### What is being asked
Report every line in the listing below that contains the word "millimetres", copying each one in full.

### Supplied records
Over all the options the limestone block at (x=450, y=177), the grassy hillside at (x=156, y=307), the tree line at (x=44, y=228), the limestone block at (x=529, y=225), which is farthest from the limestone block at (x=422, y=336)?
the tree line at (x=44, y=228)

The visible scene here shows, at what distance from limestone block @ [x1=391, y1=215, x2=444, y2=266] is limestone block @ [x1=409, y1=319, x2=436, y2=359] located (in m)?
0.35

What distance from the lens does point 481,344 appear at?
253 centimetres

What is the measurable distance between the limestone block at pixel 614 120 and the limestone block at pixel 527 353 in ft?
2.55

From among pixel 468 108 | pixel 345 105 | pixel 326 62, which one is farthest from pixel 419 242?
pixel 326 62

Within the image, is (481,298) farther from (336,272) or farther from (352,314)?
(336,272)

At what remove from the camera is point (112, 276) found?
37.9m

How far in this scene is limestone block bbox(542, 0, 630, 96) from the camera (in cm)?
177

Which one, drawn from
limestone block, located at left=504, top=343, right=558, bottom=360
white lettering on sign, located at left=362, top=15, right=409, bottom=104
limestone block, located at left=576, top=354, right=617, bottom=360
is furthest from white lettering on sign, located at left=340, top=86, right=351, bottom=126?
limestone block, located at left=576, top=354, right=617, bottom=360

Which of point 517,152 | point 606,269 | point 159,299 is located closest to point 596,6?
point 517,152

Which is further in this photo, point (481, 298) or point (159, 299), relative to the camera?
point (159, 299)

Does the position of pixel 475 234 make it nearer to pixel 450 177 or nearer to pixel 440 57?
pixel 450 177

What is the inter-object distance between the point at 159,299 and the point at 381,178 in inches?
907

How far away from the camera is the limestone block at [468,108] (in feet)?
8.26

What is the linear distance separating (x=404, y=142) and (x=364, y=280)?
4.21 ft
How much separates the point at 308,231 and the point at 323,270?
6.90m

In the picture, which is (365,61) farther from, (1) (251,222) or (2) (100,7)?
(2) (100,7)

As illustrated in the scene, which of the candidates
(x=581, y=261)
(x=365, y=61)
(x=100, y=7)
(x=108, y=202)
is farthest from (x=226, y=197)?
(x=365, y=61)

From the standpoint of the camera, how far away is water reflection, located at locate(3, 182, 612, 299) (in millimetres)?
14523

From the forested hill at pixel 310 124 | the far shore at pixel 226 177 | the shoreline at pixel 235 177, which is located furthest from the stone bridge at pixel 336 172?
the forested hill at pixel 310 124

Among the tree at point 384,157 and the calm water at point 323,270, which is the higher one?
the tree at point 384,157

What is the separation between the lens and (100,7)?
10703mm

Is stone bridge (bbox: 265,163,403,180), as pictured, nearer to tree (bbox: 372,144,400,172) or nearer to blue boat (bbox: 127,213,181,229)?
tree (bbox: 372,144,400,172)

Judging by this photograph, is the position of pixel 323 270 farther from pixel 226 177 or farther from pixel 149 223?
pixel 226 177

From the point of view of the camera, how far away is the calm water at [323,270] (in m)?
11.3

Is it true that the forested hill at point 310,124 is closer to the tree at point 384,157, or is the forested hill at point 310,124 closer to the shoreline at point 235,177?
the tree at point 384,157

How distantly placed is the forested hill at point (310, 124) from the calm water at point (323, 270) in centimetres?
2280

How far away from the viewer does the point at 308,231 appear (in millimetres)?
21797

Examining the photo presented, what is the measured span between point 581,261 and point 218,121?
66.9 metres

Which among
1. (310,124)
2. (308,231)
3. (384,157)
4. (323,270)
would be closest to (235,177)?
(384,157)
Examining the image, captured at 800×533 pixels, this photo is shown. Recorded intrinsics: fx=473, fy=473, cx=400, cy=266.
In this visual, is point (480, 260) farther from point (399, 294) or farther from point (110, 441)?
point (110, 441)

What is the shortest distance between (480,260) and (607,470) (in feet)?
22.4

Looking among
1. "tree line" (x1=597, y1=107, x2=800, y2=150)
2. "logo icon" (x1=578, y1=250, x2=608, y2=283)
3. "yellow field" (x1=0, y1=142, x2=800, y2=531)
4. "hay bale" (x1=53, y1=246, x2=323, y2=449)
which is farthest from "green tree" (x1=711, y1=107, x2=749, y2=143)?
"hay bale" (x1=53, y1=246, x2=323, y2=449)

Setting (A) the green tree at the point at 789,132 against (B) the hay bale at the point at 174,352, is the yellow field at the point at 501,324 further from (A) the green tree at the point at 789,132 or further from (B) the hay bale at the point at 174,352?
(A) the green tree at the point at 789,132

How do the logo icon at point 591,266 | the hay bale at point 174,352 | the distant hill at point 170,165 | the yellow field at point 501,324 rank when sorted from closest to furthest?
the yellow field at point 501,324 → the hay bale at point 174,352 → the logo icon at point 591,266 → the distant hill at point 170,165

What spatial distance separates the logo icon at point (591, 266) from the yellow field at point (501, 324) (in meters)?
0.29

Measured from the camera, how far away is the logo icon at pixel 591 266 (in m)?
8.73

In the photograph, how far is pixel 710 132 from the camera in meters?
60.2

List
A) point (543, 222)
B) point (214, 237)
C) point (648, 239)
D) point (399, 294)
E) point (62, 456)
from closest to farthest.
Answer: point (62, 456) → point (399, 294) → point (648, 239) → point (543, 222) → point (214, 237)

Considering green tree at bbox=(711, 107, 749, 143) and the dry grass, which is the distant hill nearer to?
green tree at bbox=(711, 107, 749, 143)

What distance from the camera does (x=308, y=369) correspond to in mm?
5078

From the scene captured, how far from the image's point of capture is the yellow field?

### Answer in full
From the standpoint of the camera, how far away is water reflection, located at locate(3, 182, 612, 299) (in millimetres)?
How far away from the viewer does the point at 308,231 appear (in millimetres)?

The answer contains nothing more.